Double Negative's main task for Sherlock Holmes was to recreate Victorian London as accurately as possible. Very few of London's original Victorian buildings survived the heavy bombing of two world wars and those that did had been radically modernised. To replace modern London the Double Negative team surveyed and photographed nearly 50 different period warehouse and industrial buildings. These buildings formed the basis of an architectural library that was used to rebuild the Victorian city depicted by archival photography.
The fully CG Tower Bridge and Victorian London required an incredibly complicated 3D build; every barge, factory, workhouse and embankment, had to be built and rendered so that it could be scrutinised at the highest level in broad daylight.
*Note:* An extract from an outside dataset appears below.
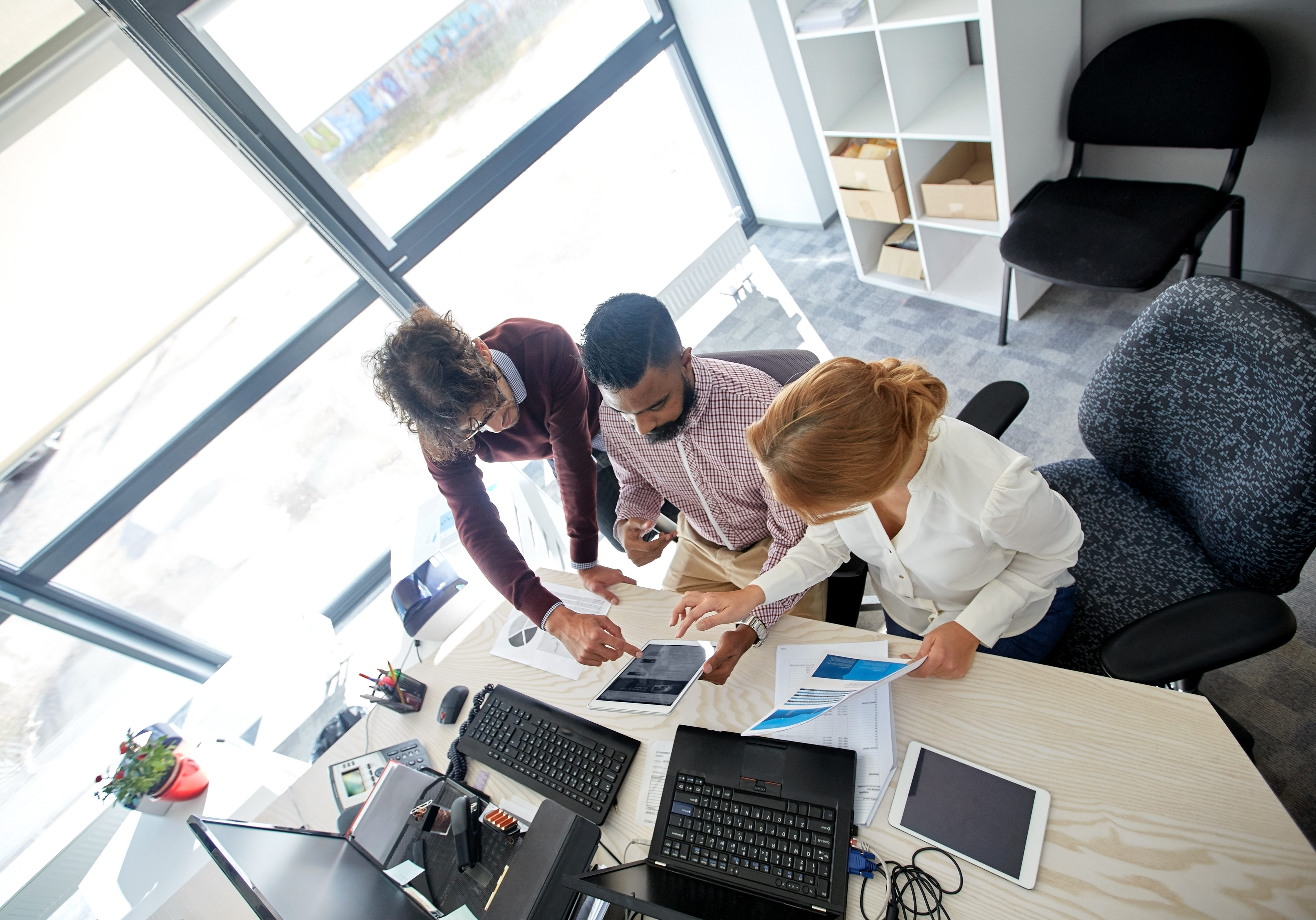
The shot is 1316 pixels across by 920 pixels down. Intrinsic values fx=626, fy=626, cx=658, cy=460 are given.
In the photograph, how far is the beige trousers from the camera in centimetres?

From the outset there was a desire to recreate the Tower Bridge area of Victorian London with as much authenticity as possible. Double Negative began by capturing tiled, panoramic HDRI stills photography whilst suspended 160ft above the river on the outside of Tower Bridge's covered walkways. Proprietary software was used to stitch these images together and create a full 360 spherical environment map in excess of 40,000 pixels wide. Photo-grammetry tools helped the team align our photography to scans of original Victorian Ordnance Survey maps. This gave an authentic blueprint for reconstructing the Victorian Docklands, street layout and building footprints as well as the starting point for a 360 degree sky and distant horizon digital matte painting.
Double Negative also worked on the sequence where Standish confronts Lord Blackwood, the VFX team were responsible for setting a man on fire. This fully digital effect had to match the practical effect used on one of the shots in the sequence. Following the completion of the body track proprietary fluid simulation tools were used to generate the fire movement and behaviour.